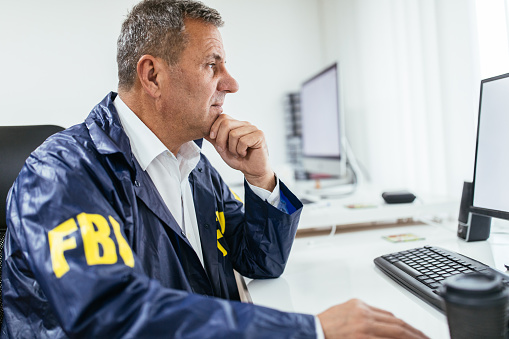 fbi-agent-using-computer-in-office-picture-id1171266229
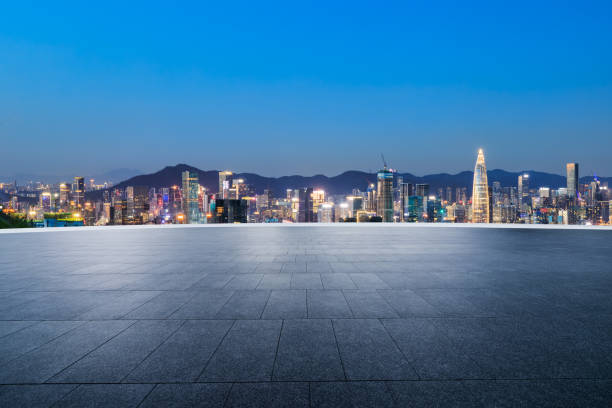 istock Empty floor and skyline in Shenzhen at night 1703984592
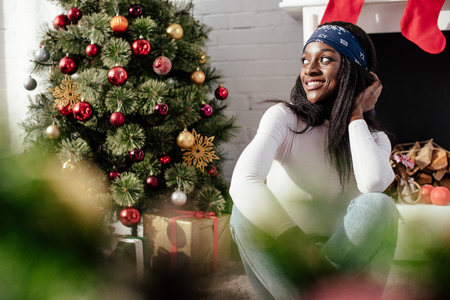 Smiling attractive African American woman looking away at home, Christmas conceptの写真素材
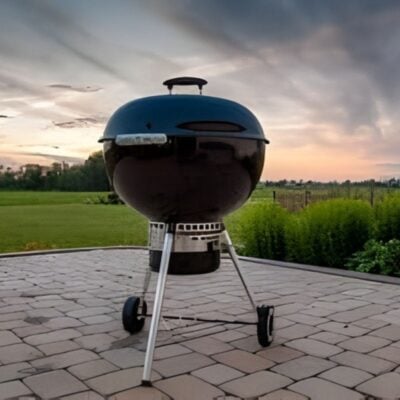 A black charcoal kettle grill with a lid stands on a paved patio, ready for your favorite grill recipe, with green grass and bushes in the background at sunset.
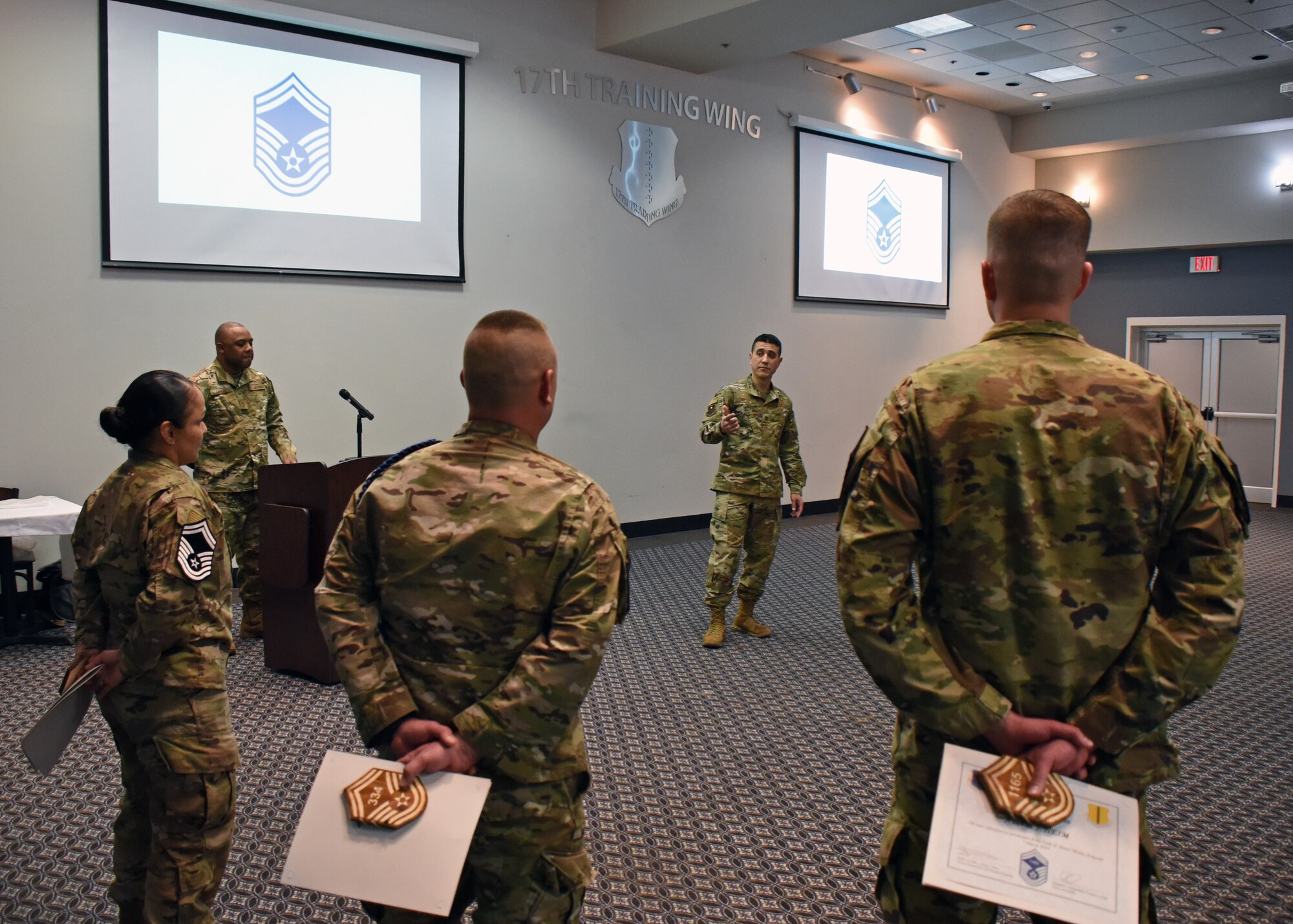 U.S. Air  Force Col Ricky Mills, 17th Training Wing commander, speaks to the three senior master sergeant selects on their role and what is expected of them from here on out during the senior master sergeant release celebration at the Event Center on Goodfellow Air Force Base, Texas, March 7, 2019. Senior master sergeants continue to develop their leadership and management skill in preparation for expanded responsibilities and higher leadership positions. (U.S. Air Force photo by Airman 1st Class Zachary Chapman/Released)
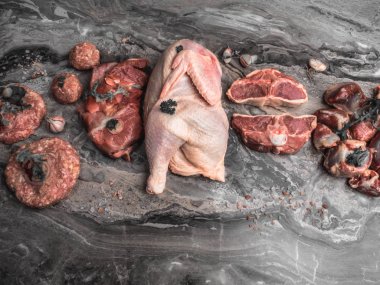 Taze çiğ et. Çiğ domuz eti farklı, tavuk, sığır eti, koyu mermer otlar ile hindi sakatlar, kopya alanı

· · · · · · ·

▸ What to produce:
Render the lines of the listing above as a numbered list, starting at the beginning of the listing and ending at the line that contains "A black charcoal". Omit blank lines, and leave the pictures out of your answer.

▸ Reply:
1.  fbi-agent-using-computer-in-office-picture-id1171266229
2.  istock Empty floor and skyline in Shenzhen at night 1703984592
3.  Smiling attractive African American woman looking away at home, Christmas conceptの写真素材
4.  A black charcoal kettle grill with a lid stands on a paved patio, ready for your favorite grill recipe, with green grass and bushes in the background at sunset.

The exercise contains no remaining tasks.